DONNÉES FOURNIES:
□ □ □ □

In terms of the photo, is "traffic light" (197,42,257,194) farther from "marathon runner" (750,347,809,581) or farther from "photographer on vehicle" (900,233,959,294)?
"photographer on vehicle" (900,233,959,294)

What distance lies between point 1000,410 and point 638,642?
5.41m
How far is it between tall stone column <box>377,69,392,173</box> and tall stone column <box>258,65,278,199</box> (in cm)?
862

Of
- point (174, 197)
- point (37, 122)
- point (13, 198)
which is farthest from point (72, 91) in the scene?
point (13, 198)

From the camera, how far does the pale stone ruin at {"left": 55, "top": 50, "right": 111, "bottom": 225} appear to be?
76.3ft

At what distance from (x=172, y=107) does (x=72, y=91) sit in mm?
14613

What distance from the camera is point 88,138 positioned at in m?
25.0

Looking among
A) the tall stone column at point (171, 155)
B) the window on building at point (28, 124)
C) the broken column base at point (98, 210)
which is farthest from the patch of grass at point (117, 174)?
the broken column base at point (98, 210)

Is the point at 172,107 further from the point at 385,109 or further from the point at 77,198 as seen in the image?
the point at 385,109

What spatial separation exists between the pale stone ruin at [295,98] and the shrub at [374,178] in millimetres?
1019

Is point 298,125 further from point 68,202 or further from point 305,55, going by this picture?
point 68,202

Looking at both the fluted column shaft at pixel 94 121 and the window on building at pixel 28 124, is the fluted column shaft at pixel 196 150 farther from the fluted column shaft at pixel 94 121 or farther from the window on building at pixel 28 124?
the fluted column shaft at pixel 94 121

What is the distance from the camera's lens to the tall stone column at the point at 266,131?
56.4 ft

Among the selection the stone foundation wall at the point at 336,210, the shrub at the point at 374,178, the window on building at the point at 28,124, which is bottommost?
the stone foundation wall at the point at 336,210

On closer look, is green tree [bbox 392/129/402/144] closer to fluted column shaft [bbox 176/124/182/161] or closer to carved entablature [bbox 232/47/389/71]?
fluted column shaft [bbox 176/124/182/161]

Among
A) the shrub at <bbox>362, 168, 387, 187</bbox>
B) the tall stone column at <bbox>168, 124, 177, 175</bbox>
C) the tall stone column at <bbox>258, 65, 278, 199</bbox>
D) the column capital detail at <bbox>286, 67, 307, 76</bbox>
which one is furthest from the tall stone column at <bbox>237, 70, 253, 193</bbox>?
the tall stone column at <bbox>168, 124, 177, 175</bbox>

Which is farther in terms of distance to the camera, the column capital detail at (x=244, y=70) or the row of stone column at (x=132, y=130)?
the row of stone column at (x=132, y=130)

□ □ □ □

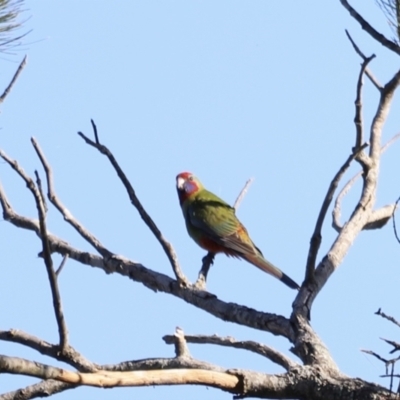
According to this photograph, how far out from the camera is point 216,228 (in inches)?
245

□ □ □ □

TÂCHE À RÉALISER: Rassemblez toutes les lignes du matériel ci-dessus où figure le mot "capital".

RÉPONSE ATTENDUE:
D) the column capital detail at <bbox>286, 67, 307, 76</bbox>
Which is farther in terms of distance to the camera, the column capital detail at (x=244, y=70) or the row of stone column at (x=132, y=130)?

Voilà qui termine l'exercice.